Hope and heartache: Oilers fan says team's fight has mirrored his own with cancer
CBC
Troy Kocur paces anxiously back and forth in front of his basement television, periodically cursing during the dying minutes of Game 7 of the Stanley Cup finals, as his team struggles to come back from a 2-1 deficit.
The Edmonton Oilers, like him, know what it's like to be set on their back heels. The team had an abysmal start to the season before going on a hot winning streak, then going on to lose the first three games in the championship finals against the Florida Panthers before clawing their way back into the series and to this moment.
"We're just fighting. We're fighting for our lives, right? I'm fighting for my life, everyday, just like the Oilers."
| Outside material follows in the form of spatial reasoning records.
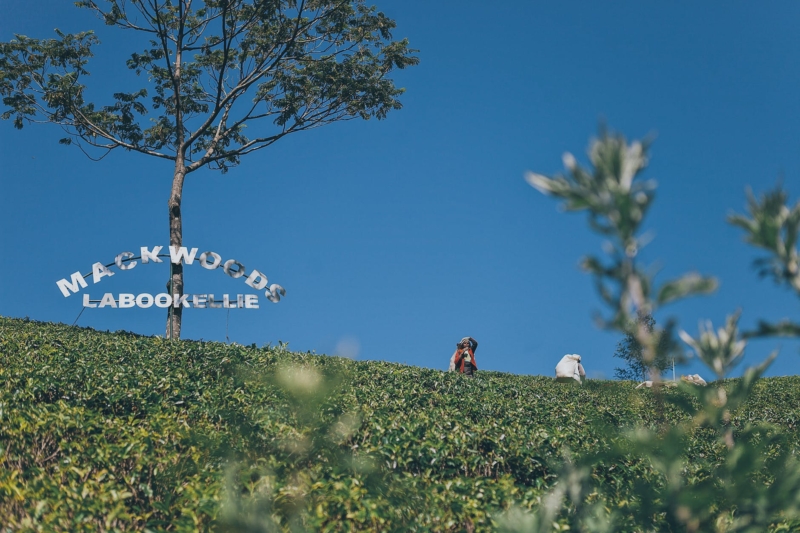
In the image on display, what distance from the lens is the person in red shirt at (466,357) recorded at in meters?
19.0

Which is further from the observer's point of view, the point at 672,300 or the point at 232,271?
the point at 232,271

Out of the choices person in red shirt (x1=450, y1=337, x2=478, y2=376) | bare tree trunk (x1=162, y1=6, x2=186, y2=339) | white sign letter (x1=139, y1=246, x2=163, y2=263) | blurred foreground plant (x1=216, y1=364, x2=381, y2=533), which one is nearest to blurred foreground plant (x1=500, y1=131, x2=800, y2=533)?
blurred foreground plant (x1=216, y1=364, x2=381, y2=533)

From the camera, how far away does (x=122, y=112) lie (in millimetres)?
22203

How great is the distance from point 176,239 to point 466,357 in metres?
9.37

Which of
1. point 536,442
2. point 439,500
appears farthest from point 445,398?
point 439,500

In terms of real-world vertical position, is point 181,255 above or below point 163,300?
above

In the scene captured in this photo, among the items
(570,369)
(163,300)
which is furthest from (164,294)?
(570,369)

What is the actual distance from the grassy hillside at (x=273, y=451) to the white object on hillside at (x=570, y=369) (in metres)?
11.0

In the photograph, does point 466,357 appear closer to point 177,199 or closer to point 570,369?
point 570,369

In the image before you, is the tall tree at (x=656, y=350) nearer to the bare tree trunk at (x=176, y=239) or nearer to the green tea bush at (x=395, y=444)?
the green tea bush at (x=395, y=444)

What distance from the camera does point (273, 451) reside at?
5.99 metres

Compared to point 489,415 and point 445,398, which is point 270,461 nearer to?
point 489,415

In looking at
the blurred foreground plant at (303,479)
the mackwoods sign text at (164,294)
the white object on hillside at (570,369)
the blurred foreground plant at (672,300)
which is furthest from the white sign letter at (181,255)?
the blurred foreground plant at (672,300)

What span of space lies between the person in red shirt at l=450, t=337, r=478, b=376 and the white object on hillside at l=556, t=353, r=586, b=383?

Doctors first diagnosed Kocur with cancer in 2019 and he went into remission before cancer reared its ugly head again, riddling him with tumours, including in his neck and brain.
In December of 2022, the Regina man was given six months to live, but he said with the support of his wife beside him, his response was basically — "screw that."
The team's given him hope this year.
"Their championship is another clean scan for me, it is another treatment that I get through."
There's something about hockey that's always been a breath of fresh air for Kocur, a way to escape the stresses of everyday life.
"I had my first pair of skates when I was two years old; I was skating when I was two," he recalled.
That was back in the 1980s, the decade the Oilers would win a succession of NHL championships, with a run of five titles in seven years.
Like thousands of other Canadians, Kocur remembers watching those glory days of the Oilers with his dad by his side, listening to the commentary from broadcasters Harry Neale and Bob Cole.
That led to the moment in 2006 when he discovered a new love alongside hockey, meeting his wife, Jill.
"We had just started dating (and) Jill and I were on the couch watching the Stanley Cup Final against Carolina Hurricanes and it came down to Game 7," he said, adding he still gets goosebumps thinking about that game.
"When they lost, he began to cry," Jill Kocur remembered. "I didn't know him very long, and I thought, 'this is a bit weird'."